━━━━━ Texto del ejercicio

Un estudiante de séptimo grado del Colegio Granadino, en Manizales, casi fue empalado por sus compañeros de clase y la preocupación de algunos padres y estudiantes fue por la reputación de la institución, a donde suelen ir las personas más adineradas de la capital de Caldas. En entrevistas anónimas, varios de los alumnos del colegio no ven un hecho criminal, sino una falta de medir las consecuencias. Pese a las manifestaciones públicas de indignación y el ofrecimiento de disculpas, la amarga sensación que nos queda tras el hecho es la normalización de la violencia, el matoneo, el acoso escolar y los malos tratos. Profesores, directivas, padres de familia están entre la impotencia y la incapacidad de actuar. Y no se trata de un problema específico de este colegio: Colombia es de los peores países de América Latina en términos de matoneo escolar.
Lo ocurrido en el Granadino no es un caso aislado, sino el síntoma de un problema nacional que suele discutirse entre murmullos, a regañadientes, con discursos rimbombantes que van acompañados de medidas ineficientes. Hace poco, un especial de El Espectador reveló que “los últimos cuatro años la Secretaría de Educación de Bogotá ha recibido 24.276 alertas de estudiantes víctimas de diferentes tipos de violencia, y no solo en entornos educativos”. Niñas, niños y adolescentes del país están bajo ataque de un mundo hostil, ambientes escolares poco idóneos y una cultura que normaliza las peores agresiones.

━━━━━━━━━━
━━━━━ Sección de datos

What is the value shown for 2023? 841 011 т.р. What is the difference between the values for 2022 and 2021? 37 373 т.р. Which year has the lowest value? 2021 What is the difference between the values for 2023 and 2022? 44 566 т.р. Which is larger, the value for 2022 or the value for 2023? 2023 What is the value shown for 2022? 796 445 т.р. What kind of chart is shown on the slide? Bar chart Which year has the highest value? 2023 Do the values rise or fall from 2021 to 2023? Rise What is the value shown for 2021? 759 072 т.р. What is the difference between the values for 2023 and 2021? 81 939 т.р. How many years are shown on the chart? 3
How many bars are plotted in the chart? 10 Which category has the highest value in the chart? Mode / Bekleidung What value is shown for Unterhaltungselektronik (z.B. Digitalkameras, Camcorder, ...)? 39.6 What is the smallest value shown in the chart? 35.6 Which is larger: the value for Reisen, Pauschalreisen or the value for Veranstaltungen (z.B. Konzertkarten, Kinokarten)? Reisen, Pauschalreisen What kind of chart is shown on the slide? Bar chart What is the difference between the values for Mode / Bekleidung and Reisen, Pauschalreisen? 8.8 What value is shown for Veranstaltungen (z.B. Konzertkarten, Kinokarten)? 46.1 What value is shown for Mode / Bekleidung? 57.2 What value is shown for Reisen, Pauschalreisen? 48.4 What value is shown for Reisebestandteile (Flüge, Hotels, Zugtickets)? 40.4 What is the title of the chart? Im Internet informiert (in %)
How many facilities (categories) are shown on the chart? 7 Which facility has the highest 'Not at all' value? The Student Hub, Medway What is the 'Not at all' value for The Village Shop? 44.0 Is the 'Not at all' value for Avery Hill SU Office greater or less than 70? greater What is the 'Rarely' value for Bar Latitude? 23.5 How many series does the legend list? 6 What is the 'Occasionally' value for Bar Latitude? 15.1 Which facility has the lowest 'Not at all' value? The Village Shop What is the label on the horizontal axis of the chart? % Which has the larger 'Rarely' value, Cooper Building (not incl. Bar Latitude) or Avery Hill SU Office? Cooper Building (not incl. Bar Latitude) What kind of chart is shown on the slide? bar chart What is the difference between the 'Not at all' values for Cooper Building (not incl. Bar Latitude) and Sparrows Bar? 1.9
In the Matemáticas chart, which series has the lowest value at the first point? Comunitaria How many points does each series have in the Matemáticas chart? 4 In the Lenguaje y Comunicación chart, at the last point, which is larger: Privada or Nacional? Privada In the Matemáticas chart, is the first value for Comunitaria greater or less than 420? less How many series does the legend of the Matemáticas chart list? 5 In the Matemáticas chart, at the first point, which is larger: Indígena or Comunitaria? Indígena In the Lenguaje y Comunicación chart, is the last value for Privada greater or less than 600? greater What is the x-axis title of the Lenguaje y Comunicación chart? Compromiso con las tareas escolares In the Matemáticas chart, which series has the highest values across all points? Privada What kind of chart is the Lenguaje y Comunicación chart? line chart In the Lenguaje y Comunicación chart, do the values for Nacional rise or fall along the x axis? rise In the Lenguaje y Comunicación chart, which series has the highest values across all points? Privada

━━━━━━━━━━

## Tareas por realizar
1. Según el texto sobre el matoneo escolar, ¿por qué lo ocurrido en el Colegio Granadino no es un problema específico de ese colegio? Responde en una a tres oraciones.
2. Transcribe del texto sobre el matoneo escolar todo lo que va desde "Lo ocurrido en" hasta "las peores agresiones.".

## Respuestas esperadas
1. No es un problema específico de ese colegio porque Colombia es de los peores países de América Latina en términos de matoneo escolar.

2.
Lo ocurrido en el Granadino no es un caso aislado, sino el síntoma de un problema nacional que suele discutirse entre murmullos, a regañadientes, con discursos rimbombantes que van acompañados de medidas ineficientes. Hace poco, un especial de El Espectador reveló que “los últimos cuatro años la Secretaría de Educación de Bogotá ha recibido 24.276 alertas de estudiantes víctimas de diferentes tipos de violencia, y no solo en entornos educativos”. Niñas, niños y adolescentes del país están bajo ataque de un mundo hostil, ambientes escolares poco idóneos y una cultura que normaliza las peores agresiones.